200-year-old NYC youth charity to shut down after years of late contract payments

Feb. 21, 2023, 1:57 p.m.

Sheltering Arms, founded in 1823, serves around 17,000 New Yorkers a year, but will close down due to late contract payments and pandemic-related funding cuts.

A group of children wearing neon green chaperoned by adults walk through Washington Square Park.

A 200-year-old New York City nonprofit serving more than 17,000 kids and families is shutting down after years of funding cuts and millions of dollars in late contract payments, its CEO told Gothamist on Monday.

Sheltering Arms was founded in 1823 and operates youth homeless shelters, foster care, mental health treatment and housing programs in every borough except Staten Island.

CEO Elizabeth McCarthy called the decision to end services after two centuries “devastating” and said late contract payments and low enrollment in some programs doomed the organization. Sheltering Arms’ financial problems worsened during the pandemic, with a $2 million budget gap forcing it to cut its daycare programs last year, she added.

“If I were building a bridge for the city and they stopped paying me for 18 months I would stop building the bridge,” McCarthy said. “They’re mission-driven businesses, but they're still businesses."

Backlogged contract payments have long pained nonprofits and is among the issues Mayor Eric Adams pledged to tackle early in his tenure. Adams and City Comptroller Brad Lander joined forces last year to create a task force to “get nonprofits paid on time.”

“We pay our firefighters, teachers, and health care professionals on time — and other contracted essential workers should be no different,” Lander said in a statement Tuesday.

Michelle Jackson, executive director of the city’s Human Services Council, said city payment delays have dogged thousands of organizations like Sheltering Arms.

“This is a long-standing issue,” Jackson said. “The Adams administration inherited a system that was beyond repair.”
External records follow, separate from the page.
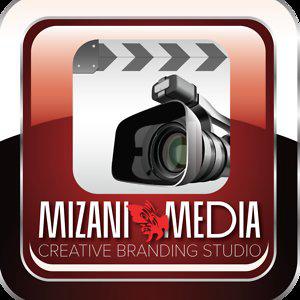 Profile picture for MizaniMedia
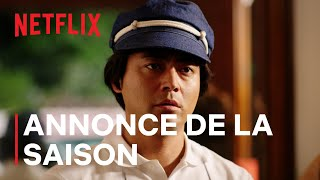 The naked director saison 2 :  teaser VF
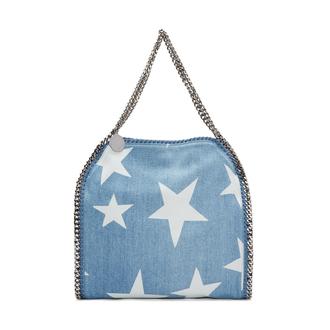 bag stars chain bag purse designer bag stella mccartney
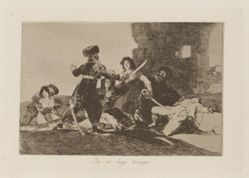 Ya no hay tiempo (There Isn't Time Now), Plate 19 from Los desastres de la guerra (The Disasters of War)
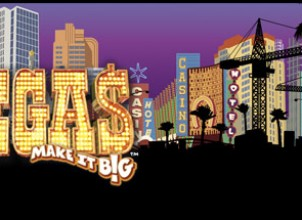 Vegas: Make It Big™ İndir Yükle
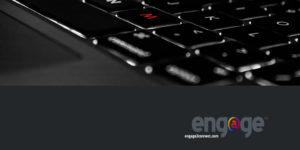 Engage Marketing Blog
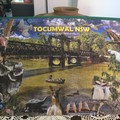 TOCUMWAL ON THE MURRAY 300 piece jigsaw A3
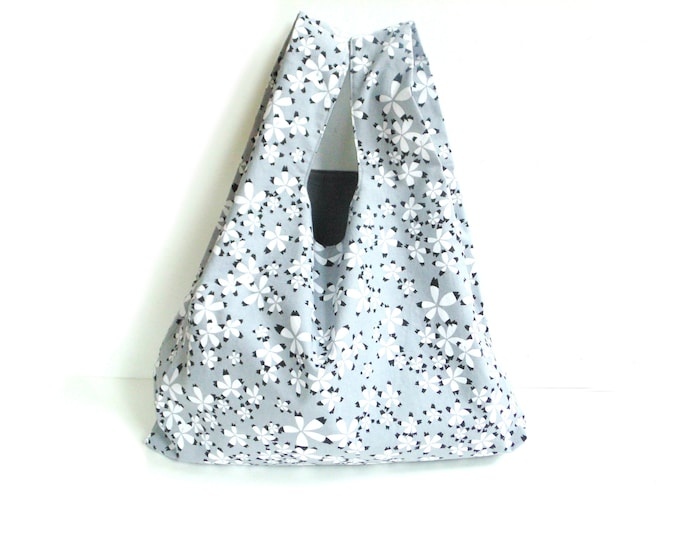 Reusable Market Tote Bag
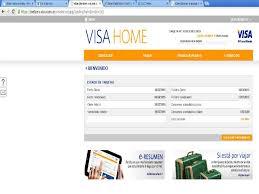 Carrefour De Provincia Online Exterior Viaje Banco Credito - Prestamos Tarjeta Al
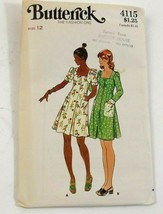 Butterick 4115 Sewing Pattern Misses Dress Uncut Size 12 Bust 34 Vintage - $5.99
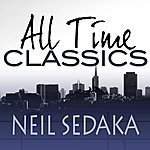 Neil Sedaka All Time Classics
The mayor’s office did not respond to requests for comment for this story.

Lander said he and the Adams administration are “working hard to clear the backlog that causes organizations to struggle or shutter.”

Sheltering Arms declined to share specific budget numbers, but the group’s 2020 financial statement showed razor-thin reserves: The organization took in about $99.2 million that year — mostly from government contracts — and spent all but about $66,000.

The shutdown will take effect later this spring, an organization spokesperson said. The organization will turn its programs over to other nonprofits, including Rising Ground, which has pledged to offer jobs to existing Sheltering Arms staff.

Sheltering Arms also contracts with the Department of Youth and Community Development and the Administration for Children’s Services.

Mark Zustovich, a spokesperson for the DYCD, said the agency “immediately began mobilizing” other nonprofits and the state to reassign Sheltering Arms’ contracts.

The “residential and drop-in network will not lose capacity, and any young person who needs services will continue to have access to them,” he said.

Jeannine Smith, a spokesperson for the state's Office of Children and Family Services, said the agency is also working with the DYCD to “avoid lapses in services.”

Low enrollment in early childhood and other programs, which was spurred by the pandemic, meant less cash from the city to Sheltering Arms, said organization spokesperson Jennifer Burner Barden.

The Department of Education agreed to reimburse only 75% of the organization’s spending last year, leaving Sheltering Arms millions behind in cash that it needed to make rent, cover insurance and pay staff, she said. The DOE did not immediately respond to a request for comment.

A 2021 report by the city’s Human Services Recovery Task Force found that more than 1,800 nonprofits were in danger of closing, with revenues down an average of $9.1 million and late payments averaging around $8 million. On Friday, the New York Times reported on similar problems plaguing another youth homeless services provider, Girls Educational & Mentoring Services, or GEMS.

“All of my members get government funding and none of them get 100% of what they need,” Jackson said. “Is this a sustainable model? I think more and more organizations are grappling with that question.”

Jamie Powlovich, the head of the Coalition for Homeless Youth, said losing Sheltering Arms’ programs for homeless teens and young adults will be a big blow. The organization’s services have been a “national model,” she said.

Powlovich said she hoped the transition to Rising Ground would move quickly so there was no disruption in services for young people staying in their 44 shelter beds and 102 federally funded apartments. The city’s decision to cut contracts with the troubled youth shelter provider CORE Services removed nearly 100 beds from a strained shelter system, with some still not approved to reopen more than a year later.

The city has triggered additional uncertainty in the youth services network by ordering providers, including Sheltering Arms, to prohibit young people from sleeping in their drop-in centers overnight.

Former Sheltering Arms staff member Lyndon Hernandez, who co-chairs the city’s Youth Action Board, said he hoped the closure would mean stronger services for homeless young people and that Rising Ground would follow through with a plan to offer jobs to existing staffers.

“This hopefully means more opportunities for things [clients] didn’t have access to before,” Hernandez said.